_DIRECTIONS FOR THIS TASK_
Your output is the line containing "Out of the choices" plus all lines after it to the end of the records, reproduced exactly, with nothing else.

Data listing
>> start
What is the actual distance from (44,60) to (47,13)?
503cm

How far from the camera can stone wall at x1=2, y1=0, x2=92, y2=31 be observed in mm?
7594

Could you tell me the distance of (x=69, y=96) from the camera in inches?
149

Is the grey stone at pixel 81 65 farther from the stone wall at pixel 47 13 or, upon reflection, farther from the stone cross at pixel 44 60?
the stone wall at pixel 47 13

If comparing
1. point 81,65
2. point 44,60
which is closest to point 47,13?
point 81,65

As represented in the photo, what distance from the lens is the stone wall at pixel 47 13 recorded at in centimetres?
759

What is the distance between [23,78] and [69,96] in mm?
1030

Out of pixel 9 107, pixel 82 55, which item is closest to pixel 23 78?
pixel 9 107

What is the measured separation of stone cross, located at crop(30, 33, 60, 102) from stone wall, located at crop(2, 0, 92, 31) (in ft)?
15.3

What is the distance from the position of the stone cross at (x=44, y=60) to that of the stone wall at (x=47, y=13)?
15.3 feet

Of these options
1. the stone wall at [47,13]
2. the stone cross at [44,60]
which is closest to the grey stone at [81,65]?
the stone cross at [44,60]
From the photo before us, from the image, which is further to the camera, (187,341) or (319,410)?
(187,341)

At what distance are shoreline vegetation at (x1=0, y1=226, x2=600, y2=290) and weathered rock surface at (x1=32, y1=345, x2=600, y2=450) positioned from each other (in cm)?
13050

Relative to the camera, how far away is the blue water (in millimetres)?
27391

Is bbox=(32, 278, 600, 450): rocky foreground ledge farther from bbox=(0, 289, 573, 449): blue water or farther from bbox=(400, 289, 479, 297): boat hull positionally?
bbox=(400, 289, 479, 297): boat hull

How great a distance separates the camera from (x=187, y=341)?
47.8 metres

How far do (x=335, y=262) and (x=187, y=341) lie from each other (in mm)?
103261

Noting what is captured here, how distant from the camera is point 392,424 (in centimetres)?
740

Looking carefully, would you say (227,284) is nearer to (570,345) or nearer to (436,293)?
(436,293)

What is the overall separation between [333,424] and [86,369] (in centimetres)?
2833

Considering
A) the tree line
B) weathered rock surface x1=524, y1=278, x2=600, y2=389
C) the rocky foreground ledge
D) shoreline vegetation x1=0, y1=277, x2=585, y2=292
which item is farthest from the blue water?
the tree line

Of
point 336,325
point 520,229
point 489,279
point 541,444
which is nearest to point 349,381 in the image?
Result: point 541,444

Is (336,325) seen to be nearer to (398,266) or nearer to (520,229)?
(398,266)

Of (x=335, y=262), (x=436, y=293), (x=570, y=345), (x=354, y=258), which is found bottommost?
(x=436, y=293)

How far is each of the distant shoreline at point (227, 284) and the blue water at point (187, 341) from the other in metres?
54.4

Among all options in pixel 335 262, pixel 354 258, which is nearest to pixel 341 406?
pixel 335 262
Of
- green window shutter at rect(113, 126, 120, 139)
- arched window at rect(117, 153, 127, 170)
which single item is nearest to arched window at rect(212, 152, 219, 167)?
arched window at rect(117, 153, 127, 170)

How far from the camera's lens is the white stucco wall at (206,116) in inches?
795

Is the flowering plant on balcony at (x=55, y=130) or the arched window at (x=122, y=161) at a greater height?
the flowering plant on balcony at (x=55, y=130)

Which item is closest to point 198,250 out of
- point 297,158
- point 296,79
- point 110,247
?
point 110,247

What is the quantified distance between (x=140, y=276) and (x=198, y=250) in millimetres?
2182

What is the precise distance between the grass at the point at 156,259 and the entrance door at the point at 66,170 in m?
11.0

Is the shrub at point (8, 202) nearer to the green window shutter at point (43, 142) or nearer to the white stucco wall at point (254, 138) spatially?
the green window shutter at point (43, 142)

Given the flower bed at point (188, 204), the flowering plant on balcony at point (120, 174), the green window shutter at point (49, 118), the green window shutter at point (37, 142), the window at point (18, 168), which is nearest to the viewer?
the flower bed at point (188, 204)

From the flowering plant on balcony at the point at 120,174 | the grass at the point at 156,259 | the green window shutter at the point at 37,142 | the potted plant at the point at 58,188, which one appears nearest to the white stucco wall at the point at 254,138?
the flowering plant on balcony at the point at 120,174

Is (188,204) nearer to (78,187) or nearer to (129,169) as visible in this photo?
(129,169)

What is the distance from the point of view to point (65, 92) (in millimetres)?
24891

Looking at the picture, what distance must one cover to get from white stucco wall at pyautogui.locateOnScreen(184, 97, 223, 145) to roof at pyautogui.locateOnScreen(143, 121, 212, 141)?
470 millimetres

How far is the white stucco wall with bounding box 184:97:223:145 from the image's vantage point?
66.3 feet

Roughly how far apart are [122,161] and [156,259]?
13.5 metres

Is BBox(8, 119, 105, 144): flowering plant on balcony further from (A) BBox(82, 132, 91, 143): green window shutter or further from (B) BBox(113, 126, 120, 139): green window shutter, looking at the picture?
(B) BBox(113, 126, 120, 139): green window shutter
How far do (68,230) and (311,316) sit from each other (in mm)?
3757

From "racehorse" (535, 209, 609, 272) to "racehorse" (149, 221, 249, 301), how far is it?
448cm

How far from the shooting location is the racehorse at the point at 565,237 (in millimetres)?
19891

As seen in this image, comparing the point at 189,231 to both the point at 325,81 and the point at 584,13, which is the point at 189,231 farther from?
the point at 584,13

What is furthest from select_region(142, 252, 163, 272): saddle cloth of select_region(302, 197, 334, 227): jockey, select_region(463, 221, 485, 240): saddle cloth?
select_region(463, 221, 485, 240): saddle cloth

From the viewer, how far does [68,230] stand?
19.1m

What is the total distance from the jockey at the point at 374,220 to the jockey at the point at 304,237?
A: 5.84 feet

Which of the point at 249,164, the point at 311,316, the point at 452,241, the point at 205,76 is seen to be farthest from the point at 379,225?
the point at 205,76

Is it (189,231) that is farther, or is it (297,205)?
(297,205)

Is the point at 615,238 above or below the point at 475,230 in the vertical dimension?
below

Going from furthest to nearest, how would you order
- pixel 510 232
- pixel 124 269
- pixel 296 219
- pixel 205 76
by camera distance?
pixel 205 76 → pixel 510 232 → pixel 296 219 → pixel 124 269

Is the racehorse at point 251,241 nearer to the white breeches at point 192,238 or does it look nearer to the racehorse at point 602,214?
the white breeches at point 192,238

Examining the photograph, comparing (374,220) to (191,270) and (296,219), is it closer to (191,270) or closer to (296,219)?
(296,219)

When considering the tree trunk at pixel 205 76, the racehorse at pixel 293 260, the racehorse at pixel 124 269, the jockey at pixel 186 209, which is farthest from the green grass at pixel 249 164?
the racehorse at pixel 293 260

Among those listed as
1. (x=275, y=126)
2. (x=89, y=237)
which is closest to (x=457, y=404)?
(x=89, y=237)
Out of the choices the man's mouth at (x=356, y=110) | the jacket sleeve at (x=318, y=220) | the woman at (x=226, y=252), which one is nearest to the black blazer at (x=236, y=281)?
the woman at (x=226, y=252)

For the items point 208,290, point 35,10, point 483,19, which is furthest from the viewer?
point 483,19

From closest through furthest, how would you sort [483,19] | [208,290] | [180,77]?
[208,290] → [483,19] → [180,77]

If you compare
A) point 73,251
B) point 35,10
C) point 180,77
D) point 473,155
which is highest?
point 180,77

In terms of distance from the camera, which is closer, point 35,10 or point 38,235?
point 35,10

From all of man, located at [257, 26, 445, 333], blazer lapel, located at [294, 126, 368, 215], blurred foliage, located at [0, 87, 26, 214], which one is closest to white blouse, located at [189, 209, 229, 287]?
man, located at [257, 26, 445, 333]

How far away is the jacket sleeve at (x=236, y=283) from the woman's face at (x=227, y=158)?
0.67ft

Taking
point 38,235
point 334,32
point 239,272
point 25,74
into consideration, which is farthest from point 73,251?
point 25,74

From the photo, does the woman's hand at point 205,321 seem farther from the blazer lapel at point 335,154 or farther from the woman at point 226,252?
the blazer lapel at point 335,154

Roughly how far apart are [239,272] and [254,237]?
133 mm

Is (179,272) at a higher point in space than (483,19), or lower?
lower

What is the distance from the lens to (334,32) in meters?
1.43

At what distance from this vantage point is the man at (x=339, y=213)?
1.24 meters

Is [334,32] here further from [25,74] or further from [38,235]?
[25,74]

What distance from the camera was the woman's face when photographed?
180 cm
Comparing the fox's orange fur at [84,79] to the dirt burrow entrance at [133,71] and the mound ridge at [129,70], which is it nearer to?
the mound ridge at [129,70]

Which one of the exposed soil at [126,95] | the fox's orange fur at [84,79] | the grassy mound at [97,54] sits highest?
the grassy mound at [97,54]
>> end
_RESULT OF THE TASK_
Out of the choices the man's mouth at (x=356, y=110) | the jacket sleeve at (x=318, y=220) | the woman at (x=226, y=252), which one is nearest to the black blazer at (x=236, y=281)?
the woman at (x=226, y=252)

For the items point 208,290, point 35,10, point 483,19, which is furthest from the viewer?
point 483,19

From closest through furthest, how would you sort [483,19] | [208,290] | [180,77]?
[208,290] → [483,19] → [180,77]

If you compare
A) point 73,251
B) point 35,10
C) point 180,77
D) point 473,155
which is highest?
point 180,77

In terms of distance from the camera, which is closer, point 35,10 or point 38,235?
point 35,10

From all of man, located at [257, 26, 445, 333], blazer lapel, located at [294, 126, 368, 215], blurred foliage, located at [0, 87, 26, 214], which one is closest to white blouse, located at [189, 209, 229, 287]?
man, located at [257, 26, 445, 333]

How far away is the jacket sleeve at (x=236, y=283) from the woman's face at (x=227, y=158)?
0.67ft

Taking
point 38,235
point 334,32
point 239,272
point 25,74
into consideration, which is farthest from point 73,251?
point 25,74

From the photo, does the woman's hand at point 205,321 seem farther from the blazer lapel at point 335,154 or farther from the woman at point 226,252?
the blazer lapel at point 335,154

Roughly how far apart are [239,272] and [254,237]?
133 mm

Is (179,272) at a higher point in space than (483,19), or lower?
lower

What is the distance from the lens to (334,32) in meters?
1.43

At what distance from this vantage point is the man at (x=339, y=213)?
1.24 meters

Is [334,32] here further from [25,74] or further from [38,235]?
[25,74]

What distance from the camera was the woman's face when photographed?
180 cm
Comparing the fox's orange fur at [84,79] to the dirt burrow entrance at [133,71] and the mound ridge at [129,70], which is it nearer to?
the mound ridge at [129,70]

Which one of the exposed soil at [126,95] | the fox's orange fur at [84,79] | the grassy mound at [97,54] sits highest?
the grassy mound at [97,54]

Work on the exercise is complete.